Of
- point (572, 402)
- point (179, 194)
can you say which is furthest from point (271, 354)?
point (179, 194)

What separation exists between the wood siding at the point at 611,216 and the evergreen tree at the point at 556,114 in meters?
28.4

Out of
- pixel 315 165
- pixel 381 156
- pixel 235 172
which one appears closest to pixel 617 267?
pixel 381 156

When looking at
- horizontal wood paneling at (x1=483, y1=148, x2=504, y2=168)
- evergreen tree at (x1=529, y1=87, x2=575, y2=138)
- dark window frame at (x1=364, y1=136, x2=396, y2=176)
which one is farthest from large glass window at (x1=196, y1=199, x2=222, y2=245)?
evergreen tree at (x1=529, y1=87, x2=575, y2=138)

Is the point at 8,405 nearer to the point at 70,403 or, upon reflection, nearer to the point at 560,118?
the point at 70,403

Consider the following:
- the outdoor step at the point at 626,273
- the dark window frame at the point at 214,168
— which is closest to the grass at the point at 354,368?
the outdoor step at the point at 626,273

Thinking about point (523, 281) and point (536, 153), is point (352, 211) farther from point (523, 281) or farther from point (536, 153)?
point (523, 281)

══════════

Rewrite every item above, changing "dark window frame" to "black window frame" and keeping everything else the same.

● **WORKED SOLUTION**:
Of
- point (572, 402)
- point (179, 194)
can you say which is furthest from point (271, 354)?
point (179, 194)

What separation exists between the wood siding at the point at 611,216 and the evergreen tree at the point at 556,114 in meters?
28.4

Out of
- pixel 315 165
- pixel 381 156
- pixel 235 172
which one appears closest to pixel 617 267?
pixel 381 156

When looking at
- horizontal wood paneling at (x1=483, y1=148, x2=504, y2=168)
- evergreen tree at (x1=529, y1=87, x2=575, y2=138)
- black window frame at (x1=364, y1=136, x2=396, y2=176)
which one is farthest from large glass window at (x1=196, y1=199, x2=222, y2=245)?
evergreen tree at (x1=529, y1=87, x2=575, y2=138)

Is the point at 8,405 nearer to the point at 70,403 or, upon reflection, nearer to the point at 560,118?
the point at 70,403

Consider the following:
- the outdoor step at the point at 626,273
- the black window frame at the point at 214,168
— which is closest to the grass at the point at 354,368?
the outdoor step at the point at 626,273

Thinking about point (523, 281) and point (536, 153), is point (352, 211) farther from point (523, 281) or farther from point (536, 153)?
point (523, 281)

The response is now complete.